— Start of DATASET EXTRACT —
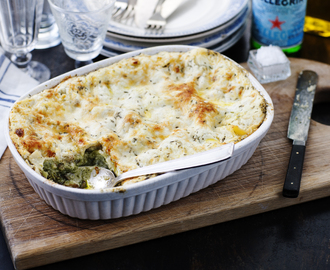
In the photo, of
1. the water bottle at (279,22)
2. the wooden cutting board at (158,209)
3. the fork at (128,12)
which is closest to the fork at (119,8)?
the fork at (128,12)

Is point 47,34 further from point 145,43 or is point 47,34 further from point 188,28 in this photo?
point 188,28

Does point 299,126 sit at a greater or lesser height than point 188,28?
lesser

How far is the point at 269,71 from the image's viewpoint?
228 centimetres

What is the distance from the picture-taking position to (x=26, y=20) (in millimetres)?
2232

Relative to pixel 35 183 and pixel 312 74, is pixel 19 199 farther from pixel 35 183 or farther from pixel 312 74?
— End of DATASET EXTRACT —
Convert every line of the rows above into a Markdown table headed Line No. and Content, with each line numbered in order. Skip blank lines and leave out the pictures.

*FINISHED TASK*:
| Line No. | Content |
|---|---|
| 1 | In the photo, of |
| 2 | 1. the water bottle at (279,22) |
| 3 | 2. the wooden cutting board at (158,209) |
| 4 | 3. the fork at (128,12) |
| 5 | which is closest to the fork at (119,8)? |
| 6 | the fork at (128,12) |
| 7 | Is point 47,34 further from point 145,43 or is point 47,34 further from point 188,28 in this photo? |
| 8 | point 188,28 |
| 9 | Does point 299,126 sit at a greater or lesser height than point 188,28? |
| 10 | lesser |
| 11 | How far is the point at 269,71 from the image's viewpoint? |
| 12 | 228 centimetres |
| 13 | What is the distance from the picture-taking position to (x=26, y=20) (in millimetres)? |
| 14 | 2232 |
| 15 | Relative to pixel 35 183 and pixel 312 74, is pixel 19 199 farther from pixel 35 183 or farther from pixel 312 74? |